§ **Tasks to perform**
[1] Answer these questions from the abstract on carbon-dioxide clathrate hydrates:
(a) At around what temperature did Blake et al. show the phase transition of the vapor deposited amorphous ice into type-II hydrate?
(b) What structure does CO2 hydrate formed under a high-pressure condition have?
(c) Besides CO2, which molecule was included in the vapor deposited amorphous ice whose infrared spectra the authors analyzed?
[2] Carry on the abstract on carbon-dioxide clathrate hydrates from the point where it stops.

§ **Provided passage**

Japan Geoscience Union Meeting 2016

Presentation information


Symbol P (Space and Planetary Sciences) » P-PS Planetary Sciences

[P-PS14] Origin and evolution of materials in space

Wed. May 25, 2016 5:15 PM - 6:30 PM Poster Hall (International Exhibition Hall HALL6)

Convener:*Shogo Tachibana(Department of Natural History Scieces, Hokkaido University), Hitoshi Miura(Graduate School of Natural Sciences, Department of Information and Biological Sciences, Nagoya City University), Takafumi Ootsubo(Graduate School of Arts and Sciences, University of Tokyo)

5:15 PM - 6:30 PM

[PPS14-P06] Formation of Carbon-Dioxide Clathrate Hydrates including Help Gases under Vacuum Conditions

*Rentaro Netsu1, Tomoko Ikeda-Fukazawa2 (1.Graduate School of Science and Technology, Meiji University, 2.Department of Applied Chemistry, Meiji University)

In interstellar molecular clouds, water molecules condense on dust grains. The condensed water exists as amorphous ice in the cold clouds and is transformed into various structures depending on thermal conditions and compositions of including molecules. Blake et al. [1] proposed the presence of clathrate hydrates in cometary ice. From the results using transmission electron microscopy and Fourier transformed infrared spectroscopy, they showed the phase transition of vapor deposited amorphous ice including CH3OH and CO2 into type-II hydrate at around 120 K.
Clathrate hydrates are inclusion compounds consisting of water molecules and a variety of guest molecules. Most hydrates form one of two distinct crystallographic structures, type-I and -II, depending on the sizes and shapes of the guest molecules. The structure of CO2 hydrate formed under a high-pressure condition is type-I [2]. For the hydrate from the vapor deposited amorphous ice by Blake et al. [1], the structure was type-II due to the help-gases effect of CH3OH. For the CO2 hydrate grown epitaxially on a hydrate under vacuum condition, the structure depends on the structure of the hydrate as the substrate [3]. In order to investigate the formation mechanisms of CO2 hydrate including help-gases under vacuum conditions, we analyzed infrared spectra of vapor deposited amorphous ice including CO2 and C3H6O during warming.

§ **Provided material**
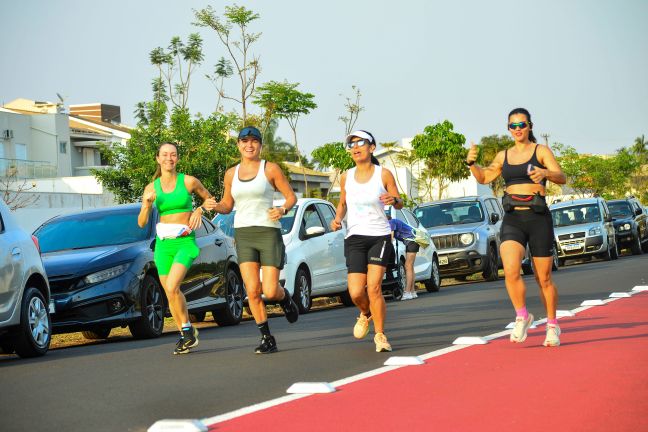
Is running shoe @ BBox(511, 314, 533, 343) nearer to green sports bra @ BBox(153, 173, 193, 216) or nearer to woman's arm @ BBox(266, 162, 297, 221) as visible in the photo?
woman's arm @ BBox(266, 162, 297, 221)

§ **Answers to each task**
[1]
(a) Around 120 K.
(b) Type-I.
(c) C3H6O.

[2]
The CO2/H2O ratios of the prepared gas mixtures were 0.13–16.8. The gas mixtures were deposited onto a substrate of oxygen-free copper at 43 K. After the deposition, the substrate was warmed from 43 to 160 K. Infrared spectra were measured at approximately 1 min intervals during deposition at 43 K and at 2 K intervals during warming. Furthermore, CO2 and C3H6O mixed hydrates were prepared from gas mixtures of H2O, CO2, and C3H6O with various compositions, and were measured spectra with the same procedures.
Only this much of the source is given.